Rudolf was dumfounded.
"You see I am not so flighty as you fancied. I am not weak even where you are concerned; but I can love, and nobody shall forbid me to love whom I will." And with that she blew him a kiss from the threshold of her bedroom, and
Rudolf heard her double-lock the door behind her.
Now this of itself was more than enough to make any man angry.
Rudolf tore at least two buttons off his coat in the act of undressing, and in his wrath took down Hugo Grotius, read steadily away at it till midnight, and then dashed Hugo Grotius to the ground, for he did not understand a word that he had been reading. His thoughts were elsewhere.
And the following day passed away with the same peculiar variations.
His wife was captivatingly amiable.

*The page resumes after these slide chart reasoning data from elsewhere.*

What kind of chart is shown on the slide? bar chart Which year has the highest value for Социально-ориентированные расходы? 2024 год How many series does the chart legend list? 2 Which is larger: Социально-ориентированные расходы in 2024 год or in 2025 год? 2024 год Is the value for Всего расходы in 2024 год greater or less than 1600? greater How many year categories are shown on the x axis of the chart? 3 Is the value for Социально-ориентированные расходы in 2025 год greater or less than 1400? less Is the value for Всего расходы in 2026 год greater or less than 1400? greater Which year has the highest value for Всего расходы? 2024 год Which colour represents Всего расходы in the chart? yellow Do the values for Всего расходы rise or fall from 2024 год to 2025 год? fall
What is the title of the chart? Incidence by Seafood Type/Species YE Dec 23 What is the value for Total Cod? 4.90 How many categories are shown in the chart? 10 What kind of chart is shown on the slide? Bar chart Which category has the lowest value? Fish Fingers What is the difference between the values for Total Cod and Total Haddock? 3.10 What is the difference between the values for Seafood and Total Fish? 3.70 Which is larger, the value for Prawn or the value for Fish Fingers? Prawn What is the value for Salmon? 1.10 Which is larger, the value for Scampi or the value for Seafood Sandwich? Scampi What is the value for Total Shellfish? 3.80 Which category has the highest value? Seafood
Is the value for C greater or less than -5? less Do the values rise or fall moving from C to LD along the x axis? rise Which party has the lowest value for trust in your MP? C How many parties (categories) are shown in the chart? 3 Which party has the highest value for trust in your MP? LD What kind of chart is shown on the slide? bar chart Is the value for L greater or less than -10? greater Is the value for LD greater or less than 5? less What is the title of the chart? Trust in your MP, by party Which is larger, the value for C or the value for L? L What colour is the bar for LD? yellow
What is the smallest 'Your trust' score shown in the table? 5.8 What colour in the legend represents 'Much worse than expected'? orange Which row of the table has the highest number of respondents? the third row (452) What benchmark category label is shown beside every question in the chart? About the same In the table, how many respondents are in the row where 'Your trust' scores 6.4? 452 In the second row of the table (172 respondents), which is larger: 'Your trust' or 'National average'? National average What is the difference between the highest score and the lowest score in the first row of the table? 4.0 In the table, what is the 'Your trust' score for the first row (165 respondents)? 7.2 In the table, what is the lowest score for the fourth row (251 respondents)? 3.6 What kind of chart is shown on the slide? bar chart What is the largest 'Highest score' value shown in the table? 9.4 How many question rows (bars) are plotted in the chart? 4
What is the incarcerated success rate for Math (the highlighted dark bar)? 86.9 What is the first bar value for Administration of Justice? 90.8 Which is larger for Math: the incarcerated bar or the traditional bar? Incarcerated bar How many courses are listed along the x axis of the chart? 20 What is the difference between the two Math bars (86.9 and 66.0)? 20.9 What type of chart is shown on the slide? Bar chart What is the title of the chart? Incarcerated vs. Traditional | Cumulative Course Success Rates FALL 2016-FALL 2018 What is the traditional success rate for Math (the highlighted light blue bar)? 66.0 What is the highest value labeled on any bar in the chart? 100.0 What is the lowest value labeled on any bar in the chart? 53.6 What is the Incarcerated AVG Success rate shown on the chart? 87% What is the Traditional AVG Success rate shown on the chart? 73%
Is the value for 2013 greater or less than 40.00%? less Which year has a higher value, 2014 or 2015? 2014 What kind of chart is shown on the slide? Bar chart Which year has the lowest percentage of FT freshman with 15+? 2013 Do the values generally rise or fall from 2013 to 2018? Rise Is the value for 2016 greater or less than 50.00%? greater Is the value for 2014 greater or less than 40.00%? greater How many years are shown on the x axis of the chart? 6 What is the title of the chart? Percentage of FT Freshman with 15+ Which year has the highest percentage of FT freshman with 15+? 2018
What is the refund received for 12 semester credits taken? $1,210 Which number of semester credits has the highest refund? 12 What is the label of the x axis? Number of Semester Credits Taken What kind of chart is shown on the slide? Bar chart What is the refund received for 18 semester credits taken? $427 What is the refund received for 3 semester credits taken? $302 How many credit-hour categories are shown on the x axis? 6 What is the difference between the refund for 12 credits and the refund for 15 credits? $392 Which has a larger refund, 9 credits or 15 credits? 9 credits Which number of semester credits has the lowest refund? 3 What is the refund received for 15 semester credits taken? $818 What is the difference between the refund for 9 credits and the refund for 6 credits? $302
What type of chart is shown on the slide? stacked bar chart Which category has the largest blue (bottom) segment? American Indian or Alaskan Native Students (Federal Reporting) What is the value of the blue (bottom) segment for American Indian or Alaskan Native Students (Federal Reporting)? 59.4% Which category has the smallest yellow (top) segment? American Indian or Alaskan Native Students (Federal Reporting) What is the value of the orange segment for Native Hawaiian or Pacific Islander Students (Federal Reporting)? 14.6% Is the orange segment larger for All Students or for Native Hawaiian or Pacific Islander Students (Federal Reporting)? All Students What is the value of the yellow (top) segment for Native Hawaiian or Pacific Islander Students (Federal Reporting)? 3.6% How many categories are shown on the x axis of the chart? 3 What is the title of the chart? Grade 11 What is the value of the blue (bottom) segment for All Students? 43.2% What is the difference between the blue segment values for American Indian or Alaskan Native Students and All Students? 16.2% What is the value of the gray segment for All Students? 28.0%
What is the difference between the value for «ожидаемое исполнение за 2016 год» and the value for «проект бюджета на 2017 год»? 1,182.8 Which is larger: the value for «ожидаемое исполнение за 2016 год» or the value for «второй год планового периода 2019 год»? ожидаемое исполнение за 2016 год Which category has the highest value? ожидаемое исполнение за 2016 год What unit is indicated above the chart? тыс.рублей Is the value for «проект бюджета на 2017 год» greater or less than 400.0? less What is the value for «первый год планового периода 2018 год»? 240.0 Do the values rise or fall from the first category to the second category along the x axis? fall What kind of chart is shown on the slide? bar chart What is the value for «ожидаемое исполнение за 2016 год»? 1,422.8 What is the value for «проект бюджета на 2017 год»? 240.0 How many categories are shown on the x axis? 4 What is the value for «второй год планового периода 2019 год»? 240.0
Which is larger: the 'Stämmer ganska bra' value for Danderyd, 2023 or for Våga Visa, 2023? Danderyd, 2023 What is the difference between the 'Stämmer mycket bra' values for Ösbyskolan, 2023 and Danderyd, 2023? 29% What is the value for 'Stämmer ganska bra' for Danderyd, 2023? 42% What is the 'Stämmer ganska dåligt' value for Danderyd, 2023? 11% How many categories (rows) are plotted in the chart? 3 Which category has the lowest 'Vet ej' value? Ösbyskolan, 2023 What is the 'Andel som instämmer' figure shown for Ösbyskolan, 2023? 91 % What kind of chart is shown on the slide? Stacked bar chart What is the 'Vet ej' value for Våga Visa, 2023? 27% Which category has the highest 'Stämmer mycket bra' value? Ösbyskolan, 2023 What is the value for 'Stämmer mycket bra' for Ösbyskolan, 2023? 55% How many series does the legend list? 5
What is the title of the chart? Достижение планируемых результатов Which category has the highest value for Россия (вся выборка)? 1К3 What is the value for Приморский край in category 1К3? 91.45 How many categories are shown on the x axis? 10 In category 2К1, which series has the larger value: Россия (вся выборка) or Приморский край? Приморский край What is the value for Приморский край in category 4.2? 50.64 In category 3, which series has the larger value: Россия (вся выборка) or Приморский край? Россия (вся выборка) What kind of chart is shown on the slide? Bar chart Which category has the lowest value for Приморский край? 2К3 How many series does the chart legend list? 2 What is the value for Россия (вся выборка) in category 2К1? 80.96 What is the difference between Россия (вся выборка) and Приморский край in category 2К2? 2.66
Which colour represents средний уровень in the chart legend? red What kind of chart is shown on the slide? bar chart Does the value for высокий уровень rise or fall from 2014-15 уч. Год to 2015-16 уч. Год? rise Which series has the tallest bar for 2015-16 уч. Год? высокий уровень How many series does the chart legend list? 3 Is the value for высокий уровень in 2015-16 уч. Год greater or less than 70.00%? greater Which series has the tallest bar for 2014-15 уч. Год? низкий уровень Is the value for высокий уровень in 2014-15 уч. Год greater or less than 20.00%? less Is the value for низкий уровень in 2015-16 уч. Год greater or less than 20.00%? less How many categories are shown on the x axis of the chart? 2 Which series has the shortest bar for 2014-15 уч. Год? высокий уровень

Like a seductive siren, she immeshed her husband in the magic charms of her caresses, was kindness, tenderness personified, loaded him with every little attention which one can look for from a gracious lady, right up to her bedroom door, which she again locked in his face.
Now this was the most exquisite torture conceivable to which a man can be submitted. Compared with this little fairy, a Nero, a Caligula was a veritable philanthropist.
"But how long is this obstinacy to last?" burst forth Rudolf one day, in spite of himself.
"Until you withdraw your disparaging opinion of women."